▶ The task: Repeat the part of the column on wife guilt starting with "That’s because, trust" and going on through "had Wife Guilt.", but swap "three days" for "four days".

About Rebecca Eckler
Since becoming pregnant with her daughter Rowan, Canadian journalist and author Rebecca Eckler has penned three hilarious books, including the best-selling Knocked Up. Catch Rebecca’s weekly unique perspective on motherhood and single parenthood.
If anyone knows about guilt, it’s this Jewish, neurotic single mother. I feel guilty about pretty much everything. I’m working on it. Frankly, feeling guilty is exhausting, but it’s probably in my DNA, so I’m screwed.
Anyway, it’s not even 11am and, like Alice in Wonderland who can imagine many impossible things before breakfast, I am feeling guilty about a dozen things before lunch.
I have Mother Guilt. Work Guilt. Life Guilt. But there is one thing I have never felt. It’s called “Wife Guilt.” I had never heard of such a thing, even when I was engaged.
At a recent party held in New York, in honour of Canadian bloggers (and sponsored by this site and Bunchland), I met a very nice mother. She was one of those women you just can’t help but like. In my head I called her “the Saint from Nova Scotia.” After asking her how she was enjoying her stay in New York, she responded, “I’m ready to get back. I’m feeling guilty.” Since it was a mommy blogger crowd, I assumed she was feeling guilty for being away from her children. “I’m feeling wife guilt,” she announced. I thought, “What the hell is that?”
That’s because, trust me, all the women there were having the times of their lives. Did some of them talk about missing their children? Absolutely. Did some feel guilty about leaving their children? Of course! But not one of the dozens of other women I talked to mentioned anything about Wife Guilt. Except this Saint from Nova Scotia. She felt bad that she had left her children with their father for three days. She didn’t say anything about missing her children; just that she had Wife Guilt.
The majority of the women never mentioned their husbands except one other who, when she pointed out a guy and said he was cute and I shook my head “no” said, “I’ve been married ten years. You don’t know what it’s like.” Aside from the occasional, “My husband gave the baby the soother and I had just gotten him off of it,” there was not one word about feeling guilty about leaving husbands with the children. I’ve left my daughter with her father for a month and I only feel mother guilt that I’m missing seeing her at soccer and tennis camp. And I miss her to death. But I don’t feel guilty that he’s taking care of her.
Tell me the truth: Do you have wife guilt when you leave the kids or do you have mother guilt? There is a difference, as one Saint from Nova Scotia taught me.

▶ Information supplied:
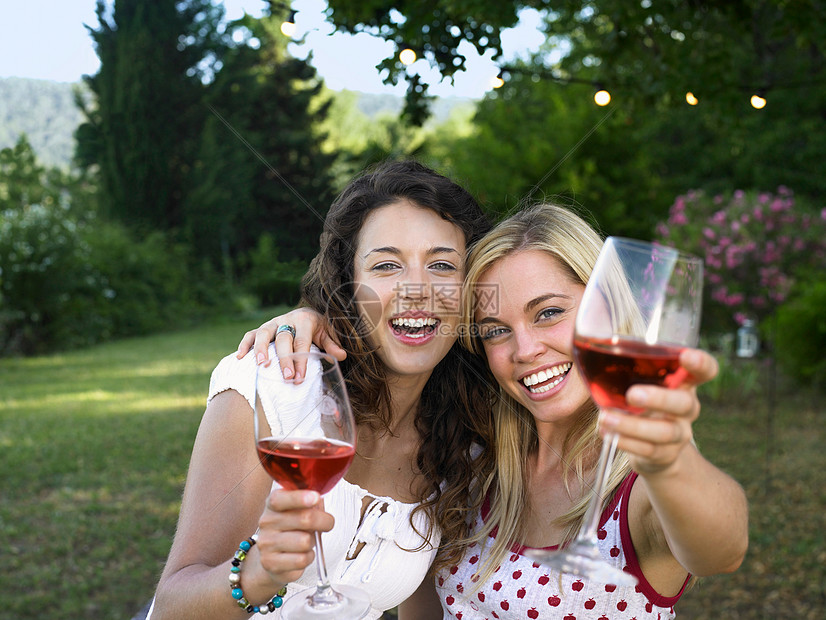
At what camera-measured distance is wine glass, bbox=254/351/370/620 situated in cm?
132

* * *

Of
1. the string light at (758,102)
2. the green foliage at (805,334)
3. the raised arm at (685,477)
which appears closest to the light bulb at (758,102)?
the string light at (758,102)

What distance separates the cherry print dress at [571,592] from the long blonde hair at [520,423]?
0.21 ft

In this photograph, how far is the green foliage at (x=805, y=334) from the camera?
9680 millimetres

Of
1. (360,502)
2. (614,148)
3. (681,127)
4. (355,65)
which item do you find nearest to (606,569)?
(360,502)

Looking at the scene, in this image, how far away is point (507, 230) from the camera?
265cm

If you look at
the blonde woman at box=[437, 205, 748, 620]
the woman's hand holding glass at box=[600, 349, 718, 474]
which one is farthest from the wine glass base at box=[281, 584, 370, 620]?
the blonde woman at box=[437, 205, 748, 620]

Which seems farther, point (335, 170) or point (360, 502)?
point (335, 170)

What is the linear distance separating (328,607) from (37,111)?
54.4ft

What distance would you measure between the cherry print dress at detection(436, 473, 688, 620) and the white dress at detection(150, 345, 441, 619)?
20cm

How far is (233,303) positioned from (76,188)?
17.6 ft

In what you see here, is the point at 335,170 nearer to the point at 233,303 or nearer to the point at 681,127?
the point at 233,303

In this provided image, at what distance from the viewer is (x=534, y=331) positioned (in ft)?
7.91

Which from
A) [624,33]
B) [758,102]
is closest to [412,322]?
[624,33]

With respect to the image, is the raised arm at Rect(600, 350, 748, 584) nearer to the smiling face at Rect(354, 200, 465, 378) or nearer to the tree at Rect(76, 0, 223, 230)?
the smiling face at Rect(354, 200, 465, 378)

▶ Solution:
That’s because, trust me, all the women there were having the times of their lives. Did some of them talk about missing their children? Absolutely. Did some feel guilty about leaving their children? Of course! But not one of the dozens of other women I talked to mentioned anything about Wife Guilt. Except this Saint from Nova Scotia. She felt bad that she had left her children with their father for four days. She didn’t say anything about missing her children; just that she had Wife Guilt.